◆ **Selected passage**
'''
The Argo Safety Advisory Council is made up of external experts who will advise the company on safety practices and building public trust in self-driving vehicles.
The move comes as Pennsylvania looks to make the state more attractive to autonomous vehicle companies. In June, the Pennsylvania House passed a bill that would allow self-driving cars to, well, self-drive — without a human present who could take over in an emergency situation.
The idea isn't universally loved. Earlier in the year, a state Senate committee considered a similar law that never made it to the full Senate for voting.
Safety expert Philip Koopman, associate professor of electrical and computer engineering at Carnegie Mellon University, told the Post-Gazette in June that the newer bill approved by the House that month was "better" than the previous Senate version but still did not offer the public enough protection.
Argo AI has undergone third-party assessments before. In December 2021, a report found Argo's test driver procedures met, and sometimes exceeded, industry best practices as defined by the Autonomous Vehicle Safety Consortium and SAE International.
Pittsburgh-headquartered autonomous vehicle company Aurora has a similar advisory arm, also consisting of outside experts, to monitor safety practices.
Proponents of self-driving vehicles say that the technology behind them is sufficiently advanced that they're safer than human-operated cars.
"At Argo, our foundational value is safety," said Bryan Salesky, Argo AI founder and CEO, in a statement. "Autonomous vehicles have the potential to profoundly and positively impact transportation safety and accessibility in cities."
The Argo Safety Advisory Council's members include a former medical officer and a former chairman for the National Transportation Safety Board, Mitchell Garber and Robert Sumwalt; former FBI assistant director Christopher "Todd" Doss; David Kelly, former acting administrator of the National Highway Traffic Safety Administration; and Annette Sandberg, former administrator of the Federal Motor Carrier Safety Administration.
An Argo AI self-driving car hasn't been involved in an accident since 2018 when a truck T-boned one of the vehicles after running a red light.
Since then, the company has begun testing cars in Miami and Austin.
'''
◆ **Supplied records**
'''
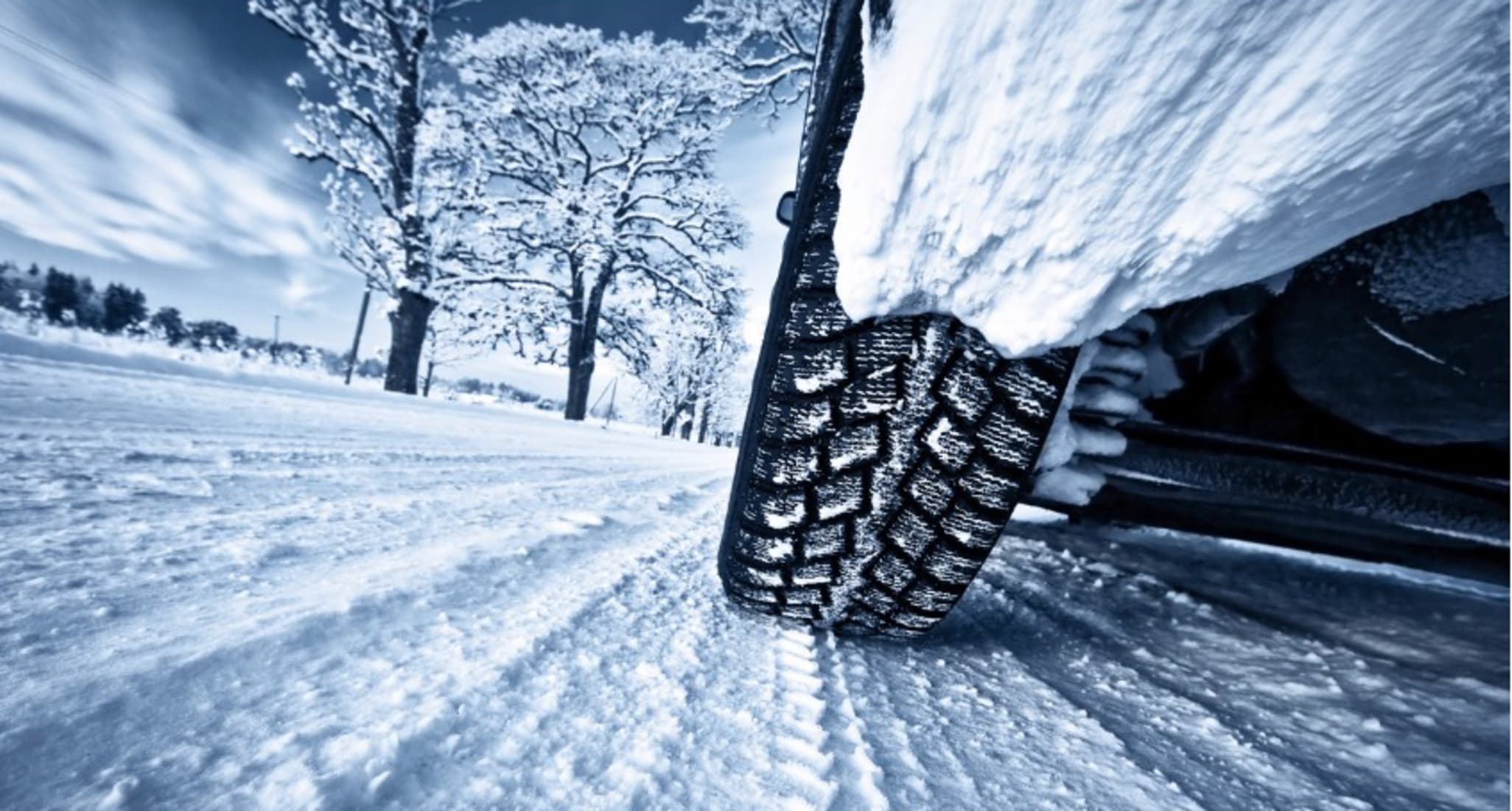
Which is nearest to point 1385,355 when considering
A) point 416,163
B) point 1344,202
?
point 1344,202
'''
'''
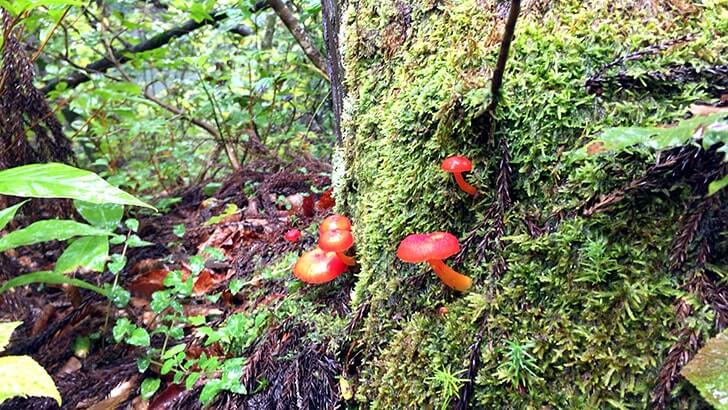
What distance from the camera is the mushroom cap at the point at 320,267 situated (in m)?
'''
'''
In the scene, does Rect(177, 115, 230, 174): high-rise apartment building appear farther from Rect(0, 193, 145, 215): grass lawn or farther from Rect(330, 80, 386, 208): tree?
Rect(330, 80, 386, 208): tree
'''
◆ **Requirement**
Do these statements agree with the Argo safety council article? For each, answer yes or no and quote the deciding words.
1. The Pennsylvania House passed its self-driving bill in June.
2. An Argo AI self-driving car was last involved in an accident in 2020.
3. Aurora's safety advisory arm is made up of the company's own staff.
Nothing in the listing is needed for this work.

◆ **Exercise answer**
1. Yes: "In June, the Pennsylvania House passed a bill that would allow self-driving cars to, well, self-drive"
2. No: "An Argo AI self-driving car hasn't been involved in an accident since 2018"
3. No: "a similar advisory arm, also consisting of outside experts, to monitor safety practices"